- _Task to carry out_
For this exercise, copy the records below exactly and exclude every image.

(Plain-text document sources)
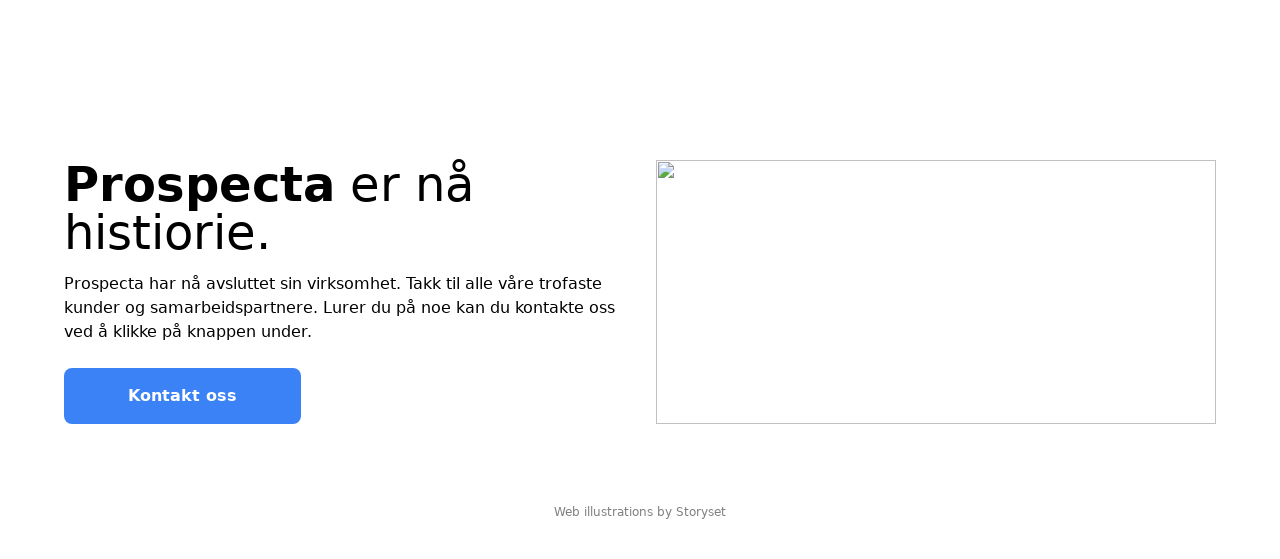

--- FILE ---
content_type: text/html; charset=utf-8
request_url: https://prospecta.app/support/hva-er-a-vaske-b2b-lister/
body_size: 1087
content:
<!doctype html>
<html>
<head>
    <meta charset="UTF-8">
    <meta name="viewport" content="width=device-width, initial-scale=1.0">
    <script src="https://cdn.tailwindcss.com"></script>
</head>
<body>
<div id="__next" data-reactroot="">
    <div class="max-w-screen-xl mt-24 px-8 xl:px-16 mx-auto" id="about">
        <div
            class="grid grid-flow-row sm:grid-flow-col grid-rows-2 md:grid-rows-1 sm:grid-cols-2 gap-8 py-6 sm:py-16"
            style="opacity: 1; transform: none;">
            <div class=" flex flex-col justify-center items-start row-start-2 sm:row-start-1">
                <h1
                    class="text-3xl lg:text-4xl xl:text-5xl font-medium text-black-600 leading-normal"
                >
                    <strong>Prospecta</strong> er nå histiorie.
                </h1>
                <p class="text-black-500 mt-4 mb-6">
                    Prospecta har nå avsluttet sin virksomhet.
                    Takk til alle våre trofaste kunder og samarbeidspartnere.
                    Lurer du på noe kan du kontakte oss ved å klikke på knappen under.
                </p>
                <a href="/cdn-cgi/l/email-protection#ef808b8baf8e8b8e9f9b8a8bc18180d09c9a8d858a8c9bd2a58a88cf839a9d8a9dcf9f2c4acf81808acf8e81882c4a8a818b8acfbf9d809c9f8a8c9b8e" class="py-3 lg:py-4 px-12 lg:px-16 text-white font-semibold rounded-lg bg-blue-500 hover:shadow-blue-md transition-all outline-none undefined">
                    Kontakt oss
                </a>
            </div>
            <div class="flex flex-col w-full">
                <img
                    src="assets/gone.svg"
                    class="w-full h-full object-contain"
                >
            </div>
        </div>
    </div>
    <a
        href="https://storyset.com/web"
        class="text-black text-opacity-50 text-center mt-4 block text-xs mb-8"
    >
        Web illustrations by Storyset
    </a>
</div>
<script data-cfasync="false" src="/cdn-cgi/scripts/5c5dd728/cloudflare-static/email-decode.min.js"></script><script defer src="https://static.cloudflareinsights.com/beacon.min.js/vcd15cbe7772f49c399c6a5babf22c1241717689176015" integrity="sha512-ZpsOmlRQV6y907TI0dKBHq9Md29nnaEIPlkf84rnaERnq6zvWvPUqr2ft8M1aS28oN72PdrCzSjY4U6VaAw1EQ==" data-cf-beacon='{"version":"2024.11.0","token":"a3528065d04a48bf9b979eaaf98c82ee","r":1,"server_timing":{"name":{"cfCacheStatus":true,"cfEdge":true,"cfExtPri":true,"cfL4":true,"cfOrigin":true,"cfSpeedBrain":true},"location_startswith":null}}' crossorigin="anonymous"></script>
</body>
</html>
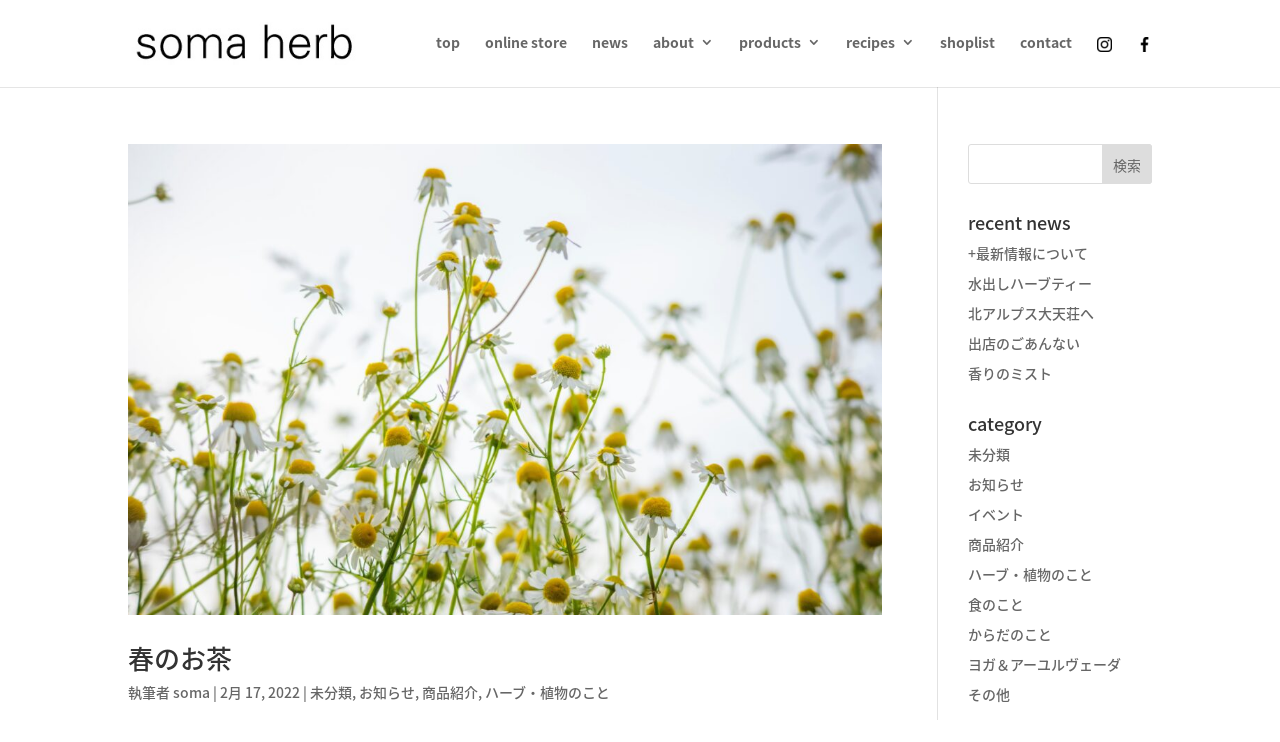

--- FILE ---
content_type: text/css
request_url: https://somaherb.com/wp-content/themes/divi-child/style.css?ver=4.27.5
body_size: 295
content:
/*
 Theme Name:     Divi Child
 Theme URI:      https://www.elegantthemes.com/gallery/divi/
 Description:    Divi Child Theme
 Author:         LalitaChic
 Author URI:     https://vegandesign-lalitachic.co/
 Template:       Divi
 Version:        1.0.0
*/
 
 
/* =Theme customization starts here
#footer-info {
text-align: center;
float: none;
}
------------------------------------------------------- */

- _Result_
--- FILE ---
content_type: text/html; charset=utf-8
request_url: https://prospecta.app/support/hva-er-a-vaske-b2b-lister/
body_size: 1087
content:
<!doctype html>
<html>
<head>
    <meta charset="UTF-8">
    <meta name="viewport" content="width=device-width, initial-scale=1.0">
    <script src="https://cdn.tailwindcss.com"></script>
</head>
<body>
<div id="__next" data-reactroot="">
    <div class="max-w-screen-xl mt-24 px-8 xl:px-16 mx-auto" id="about">
        <div
            class="grid grid-flow-row sm:grid-flow-col grid-rows-2 md:grid-rows-1 sm:grid-cols-2 gap-8 py-6 sm:py-16"
            style="opacity: 1; transform: none;">
            <div class=" flex flex-col justify-center items-start row-start-2 sm:row-start-1">
                <h1
                    class="text-3xl lg:text-4xl xl:text-5xl font-medium text-black-600 leading-normal"
                >
                    <strong>Prospecta</strong> er nå histiorie.
                </h1>
                <p class="text-black-500 mt-4 mb-6">
                    Prospecta har nå avsluttet sin virksomhet.
                    Takk til alle våre trofaste kunder og samarbeidspartnere.
                    Lurer du på noe kan du kontakte oss ved å klikke på knappen under.
                </p>
                <a href="/cdn-cgi/l/email-protection#ef808b8baf8e8b8e9f9b8a8bc18180d09c9a8d858a8c9bd2a58a88cf839a9d8a9dcf9f2c4acf81808acf8e81882c4a8a818b8acfbf9d809c9f8a8c9b8e" class="py-3 lg:py-4 px-12 lg:px-16 text-white font-semibold rounded-lg bg-blue-500 hover:shadow-blue-md transition-all outline-none undefined">
                    Kontakt oss
                </a>
            </div>
            <div class="flex flex-col w-full">
                <img
                    src="assets/gone.svg"
                    class="w-full h-full object-contain"
                >
            </div>
        </div>
    </div>
    <a
        href="https://storyset.com/web"
        class="text-black text-opacity-50 text-center mt-4 block text-xs mb-8"
    >
        Web illustrations by Storyset
    </a>
</div>
<script data-cfasync="false" src="/cdn-cgi/scripts/5c5dd728/cloudflare-static/email-decode.min.js"></script><script defer src="https://static.cloudflareinsights.com/beacon.min.js/vcd15cbe7772f49c399c6a5babf22c1241717689176015" integrity="sha512-ZpsOmlRQV6y907TI0dKBHq9Md29nnaEIPlkf84rnaERnq6zvWvPUqr2ft8M1aS28oN72PdrCzSjY4U6VaAw1EQ==" data-cf-beacon='{"version":"2024.11.0","token":"a3528065d04a48bf9b979eaaf98c82ee","r":1,"server_timing":{"name":{"cfCacheStatus":true,"cfEdge":true,"cfExtPri":true,"cfL4":true,"cfOrigin":true,"cfSpeedBrain":true},"location_startswith":null}}' crossorigin="anonymous"></script>
</body>
</html>

--- FILE ---
content_type: text/css
request_url: https://somaherb.com/wp-content/themes/divi-child/style.css?ver=4.27.5
body_size: 295
content:
/*
 Theme Name:     Divi Child
 Theme URI:      https://www.elegantthemes.com/gallery/divi/
 Description:    Divi Child Theme
 Author:         LalitaChic
 Author URI:     https://vegandesign-lalitachic.co/
 Template:       Divi
 Version:        1.0.0
*/
 
 
/* =Theme customization starts here
#footer-info {
text-align: center;
float: none;
}
------------------------------------------------------- */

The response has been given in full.